Your goal
Please repeat the data below word for word, from the line containing "The photograph displayed" through the end of the data, including both of those lines.

Dataset records:
** begin **

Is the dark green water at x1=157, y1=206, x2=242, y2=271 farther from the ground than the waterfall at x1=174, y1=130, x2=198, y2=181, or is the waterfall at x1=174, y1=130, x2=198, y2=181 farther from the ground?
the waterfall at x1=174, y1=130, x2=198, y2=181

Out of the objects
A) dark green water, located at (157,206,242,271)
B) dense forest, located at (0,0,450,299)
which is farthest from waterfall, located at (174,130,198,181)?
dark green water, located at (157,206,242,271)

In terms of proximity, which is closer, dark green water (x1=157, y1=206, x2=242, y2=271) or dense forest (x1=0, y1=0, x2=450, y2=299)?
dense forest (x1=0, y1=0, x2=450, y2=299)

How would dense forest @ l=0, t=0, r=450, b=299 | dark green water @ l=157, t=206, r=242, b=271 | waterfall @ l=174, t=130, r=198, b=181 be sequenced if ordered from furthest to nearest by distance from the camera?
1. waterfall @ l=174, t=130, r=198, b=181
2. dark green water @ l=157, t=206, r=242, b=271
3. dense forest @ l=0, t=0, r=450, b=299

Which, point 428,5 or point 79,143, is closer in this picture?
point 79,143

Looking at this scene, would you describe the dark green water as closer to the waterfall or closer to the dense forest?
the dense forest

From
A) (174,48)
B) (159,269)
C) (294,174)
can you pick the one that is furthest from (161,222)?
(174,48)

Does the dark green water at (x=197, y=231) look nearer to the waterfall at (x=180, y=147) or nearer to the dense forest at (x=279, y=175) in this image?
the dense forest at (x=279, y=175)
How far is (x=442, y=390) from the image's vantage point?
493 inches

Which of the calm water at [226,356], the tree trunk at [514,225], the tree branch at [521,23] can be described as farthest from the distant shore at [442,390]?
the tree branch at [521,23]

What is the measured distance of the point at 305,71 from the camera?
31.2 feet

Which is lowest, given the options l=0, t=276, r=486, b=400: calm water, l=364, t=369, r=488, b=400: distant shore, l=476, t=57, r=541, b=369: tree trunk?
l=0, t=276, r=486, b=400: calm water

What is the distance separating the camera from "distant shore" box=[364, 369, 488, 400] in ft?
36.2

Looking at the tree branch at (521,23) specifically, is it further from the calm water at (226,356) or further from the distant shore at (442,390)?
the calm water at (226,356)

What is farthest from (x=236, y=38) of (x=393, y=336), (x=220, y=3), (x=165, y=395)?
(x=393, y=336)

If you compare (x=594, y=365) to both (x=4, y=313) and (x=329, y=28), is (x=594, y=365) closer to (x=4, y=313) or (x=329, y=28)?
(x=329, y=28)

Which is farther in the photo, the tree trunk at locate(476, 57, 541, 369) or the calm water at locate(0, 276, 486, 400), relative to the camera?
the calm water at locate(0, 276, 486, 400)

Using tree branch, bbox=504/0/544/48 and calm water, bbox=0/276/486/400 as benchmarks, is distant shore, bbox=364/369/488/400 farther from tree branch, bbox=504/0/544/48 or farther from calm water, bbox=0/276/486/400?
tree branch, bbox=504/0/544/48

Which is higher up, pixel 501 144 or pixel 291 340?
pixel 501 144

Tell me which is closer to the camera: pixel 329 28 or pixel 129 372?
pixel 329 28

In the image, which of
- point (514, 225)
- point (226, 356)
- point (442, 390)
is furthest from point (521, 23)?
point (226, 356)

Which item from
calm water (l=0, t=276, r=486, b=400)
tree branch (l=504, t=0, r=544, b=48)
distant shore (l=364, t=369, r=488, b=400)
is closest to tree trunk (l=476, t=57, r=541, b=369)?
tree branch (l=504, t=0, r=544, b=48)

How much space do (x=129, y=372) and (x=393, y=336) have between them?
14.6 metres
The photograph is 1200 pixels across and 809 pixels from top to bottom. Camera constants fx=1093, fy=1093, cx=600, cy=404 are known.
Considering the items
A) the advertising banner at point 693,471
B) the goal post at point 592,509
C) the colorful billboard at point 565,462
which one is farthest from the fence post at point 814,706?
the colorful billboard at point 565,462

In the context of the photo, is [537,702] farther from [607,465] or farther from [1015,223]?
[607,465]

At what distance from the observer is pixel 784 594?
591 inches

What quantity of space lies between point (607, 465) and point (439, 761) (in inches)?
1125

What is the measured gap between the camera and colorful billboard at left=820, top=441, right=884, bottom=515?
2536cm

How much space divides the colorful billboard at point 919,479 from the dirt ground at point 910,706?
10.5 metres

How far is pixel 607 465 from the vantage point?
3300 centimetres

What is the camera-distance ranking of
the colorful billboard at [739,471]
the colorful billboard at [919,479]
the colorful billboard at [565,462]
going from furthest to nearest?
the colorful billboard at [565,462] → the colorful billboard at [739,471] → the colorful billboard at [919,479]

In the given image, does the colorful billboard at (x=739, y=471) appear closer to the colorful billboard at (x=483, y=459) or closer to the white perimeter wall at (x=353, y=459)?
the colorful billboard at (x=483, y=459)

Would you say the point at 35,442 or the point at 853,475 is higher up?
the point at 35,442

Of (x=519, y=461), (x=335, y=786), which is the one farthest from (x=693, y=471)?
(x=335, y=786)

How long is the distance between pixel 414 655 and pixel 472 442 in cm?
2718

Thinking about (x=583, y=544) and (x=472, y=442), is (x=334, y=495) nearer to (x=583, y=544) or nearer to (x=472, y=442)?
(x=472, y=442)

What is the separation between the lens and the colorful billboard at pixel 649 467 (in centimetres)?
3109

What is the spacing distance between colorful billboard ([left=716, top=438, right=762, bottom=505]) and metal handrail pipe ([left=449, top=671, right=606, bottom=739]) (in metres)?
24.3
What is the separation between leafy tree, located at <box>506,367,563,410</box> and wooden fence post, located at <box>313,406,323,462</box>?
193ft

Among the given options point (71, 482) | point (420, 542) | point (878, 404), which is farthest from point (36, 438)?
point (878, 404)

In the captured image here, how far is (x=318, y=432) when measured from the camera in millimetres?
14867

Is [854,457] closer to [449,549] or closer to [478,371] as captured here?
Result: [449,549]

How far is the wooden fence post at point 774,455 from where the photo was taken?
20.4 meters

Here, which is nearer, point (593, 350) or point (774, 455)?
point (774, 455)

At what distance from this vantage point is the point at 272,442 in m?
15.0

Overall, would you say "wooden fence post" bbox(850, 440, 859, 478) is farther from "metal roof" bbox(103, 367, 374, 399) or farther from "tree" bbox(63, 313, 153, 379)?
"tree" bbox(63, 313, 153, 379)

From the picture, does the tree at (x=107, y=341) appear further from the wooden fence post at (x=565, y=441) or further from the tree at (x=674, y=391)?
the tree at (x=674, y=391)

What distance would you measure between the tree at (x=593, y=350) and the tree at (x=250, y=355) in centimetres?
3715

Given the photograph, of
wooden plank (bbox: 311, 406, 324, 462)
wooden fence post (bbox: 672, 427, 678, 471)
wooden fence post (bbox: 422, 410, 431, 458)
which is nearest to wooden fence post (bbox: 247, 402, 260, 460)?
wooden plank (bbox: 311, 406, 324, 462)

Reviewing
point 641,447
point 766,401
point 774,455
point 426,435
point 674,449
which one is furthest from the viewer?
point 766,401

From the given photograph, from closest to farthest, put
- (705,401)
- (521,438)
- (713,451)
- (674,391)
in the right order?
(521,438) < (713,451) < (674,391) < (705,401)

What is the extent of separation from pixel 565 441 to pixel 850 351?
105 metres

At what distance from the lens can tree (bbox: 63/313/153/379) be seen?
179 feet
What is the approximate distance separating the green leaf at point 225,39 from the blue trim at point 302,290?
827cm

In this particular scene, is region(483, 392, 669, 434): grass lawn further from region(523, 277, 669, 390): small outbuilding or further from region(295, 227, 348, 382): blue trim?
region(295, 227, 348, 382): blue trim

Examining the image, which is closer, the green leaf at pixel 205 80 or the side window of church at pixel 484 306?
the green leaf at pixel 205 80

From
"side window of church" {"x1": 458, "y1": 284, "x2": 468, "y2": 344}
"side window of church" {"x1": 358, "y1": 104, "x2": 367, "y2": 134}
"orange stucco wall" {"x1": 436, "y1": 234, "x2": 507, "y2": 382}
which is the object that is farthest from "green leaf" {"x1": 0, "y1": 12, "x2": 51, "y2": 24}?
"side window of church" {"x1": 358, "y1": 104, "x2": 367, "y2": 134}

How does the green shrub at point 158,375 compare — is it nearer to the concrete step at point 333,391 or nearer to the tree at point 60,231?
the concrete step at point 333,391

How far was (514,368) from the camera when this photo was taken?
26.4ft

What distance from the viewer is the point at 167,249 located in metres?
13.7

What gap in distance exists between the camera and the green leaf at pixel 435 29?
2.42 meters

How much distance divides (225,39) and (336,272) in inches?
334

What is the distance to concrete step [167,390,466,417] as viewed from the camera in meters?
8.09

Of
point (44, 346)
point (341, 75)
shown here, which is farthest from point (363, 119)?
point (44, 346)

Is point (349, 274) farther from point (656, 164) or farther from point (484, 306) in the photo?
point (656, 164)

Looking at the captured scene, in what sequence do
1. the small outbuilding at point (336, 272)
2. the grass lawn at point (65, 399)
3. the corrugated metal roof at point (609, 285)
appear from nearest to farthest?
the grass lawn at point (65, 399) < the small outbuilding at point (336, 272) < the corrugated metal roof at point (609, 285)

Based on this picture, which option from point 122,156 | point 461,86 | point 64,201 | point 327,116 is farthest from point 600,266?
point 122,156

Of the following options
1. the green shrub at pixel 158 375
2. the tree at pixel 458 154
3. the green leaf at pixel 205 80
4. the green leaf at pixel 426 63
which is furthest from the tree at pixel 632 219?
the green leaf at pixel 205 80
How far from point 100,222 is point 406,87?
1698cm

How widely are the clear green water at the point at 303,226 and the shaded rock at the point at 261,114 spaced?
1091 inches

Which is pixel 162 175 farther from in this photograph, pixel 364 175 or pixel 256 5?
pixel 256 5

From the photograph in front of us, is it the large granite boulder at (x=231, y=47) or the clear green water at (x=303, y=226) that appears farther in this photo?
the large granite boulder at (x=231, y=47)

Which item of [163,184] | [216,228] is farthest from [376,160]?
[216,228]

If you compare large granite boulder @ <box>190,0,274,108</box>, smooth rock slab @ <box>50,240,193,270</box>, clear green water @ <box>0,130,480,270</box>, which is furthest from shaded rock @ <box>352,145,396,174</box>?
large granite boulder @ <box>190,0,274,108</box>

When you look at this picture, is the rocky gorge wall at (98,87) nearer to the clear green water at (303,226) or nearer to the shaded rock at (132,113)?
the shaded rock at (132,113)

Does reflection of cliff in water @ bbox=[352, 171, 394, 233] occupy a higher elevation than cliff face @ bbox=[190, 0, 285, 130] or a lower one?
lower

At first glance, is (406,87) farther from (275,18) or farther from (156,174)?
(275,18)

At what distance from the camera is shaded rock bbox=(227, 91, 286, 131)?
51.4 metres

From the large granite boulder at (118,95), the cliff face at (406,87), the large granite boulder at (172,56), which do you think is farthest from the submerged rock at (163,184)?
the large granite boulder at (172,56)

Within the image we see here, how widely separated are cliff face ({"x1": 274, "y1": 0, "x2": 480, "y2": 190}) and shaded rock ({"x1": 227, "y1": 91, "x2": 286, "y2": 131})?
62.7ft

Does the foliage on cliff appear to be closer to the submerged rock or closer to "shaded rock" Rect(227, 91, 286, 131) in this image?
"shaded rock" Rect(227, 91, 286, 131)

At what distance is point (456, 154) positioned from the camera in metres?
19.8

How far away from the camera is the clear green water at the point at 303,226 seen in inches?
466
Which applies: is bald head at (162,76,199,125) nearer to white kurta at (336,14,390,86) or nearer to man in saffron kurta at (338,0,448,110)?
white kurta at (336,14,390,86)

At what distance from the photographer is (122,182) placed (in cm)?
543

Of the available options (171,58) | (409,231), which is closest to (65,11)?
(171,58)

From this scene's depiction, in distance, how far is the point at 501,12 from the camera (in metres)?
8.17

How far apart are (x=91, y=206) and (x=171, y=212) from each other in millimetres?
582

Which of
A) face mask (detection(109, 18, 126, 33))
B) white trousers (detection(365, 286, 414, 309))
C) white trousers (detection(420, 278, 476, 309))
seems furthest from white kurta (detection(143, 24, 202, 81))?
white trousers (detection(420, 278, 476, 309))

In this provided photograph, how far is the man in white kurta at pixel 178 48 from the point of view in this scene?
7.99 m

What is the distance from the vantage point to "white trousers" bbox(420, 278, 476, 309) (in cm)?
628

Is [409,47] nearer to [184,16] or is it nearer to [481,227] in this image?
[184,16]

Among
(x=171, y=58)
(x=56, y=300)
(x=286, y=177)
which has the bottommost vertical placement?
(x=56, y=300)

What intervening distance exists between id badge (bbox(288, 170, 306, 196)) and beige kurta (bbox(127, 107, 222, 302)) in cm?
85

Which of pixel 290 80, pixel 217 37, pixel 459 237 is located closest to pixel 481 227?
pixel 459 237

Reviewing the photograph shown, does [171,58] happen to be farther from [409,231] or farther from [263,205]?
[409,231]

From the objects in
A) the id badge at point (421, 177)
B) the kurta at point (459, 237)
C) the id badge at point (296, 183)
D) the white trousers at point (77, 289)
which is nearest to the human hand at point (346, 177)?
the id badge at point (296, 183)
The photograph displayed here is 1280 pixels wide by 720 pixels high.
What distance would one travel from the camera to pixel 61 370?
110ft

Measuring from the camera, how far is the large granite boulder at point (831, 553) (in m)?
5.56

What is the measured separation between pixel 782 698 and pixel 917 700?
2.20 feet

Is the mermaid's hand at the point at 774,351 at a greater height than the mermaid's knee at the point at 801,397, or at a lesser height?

** end **

Expected answer
The photograph displayed here is 1280 pixels wide by 720 pixels high.
What distance would one travel from the camera to pixel 61 370?
110ft

Measuring from the camera, how far is the large granite boulder at point (831, 553) (in m)?
5.56

What is the measured separation between pixel 782 698 and pixel 917 700?
2.20 feet

Is the mermaid's hand at the point at 774,351 at a greater height than the mermaid's knee at the point at 801,397, or at a lesser height?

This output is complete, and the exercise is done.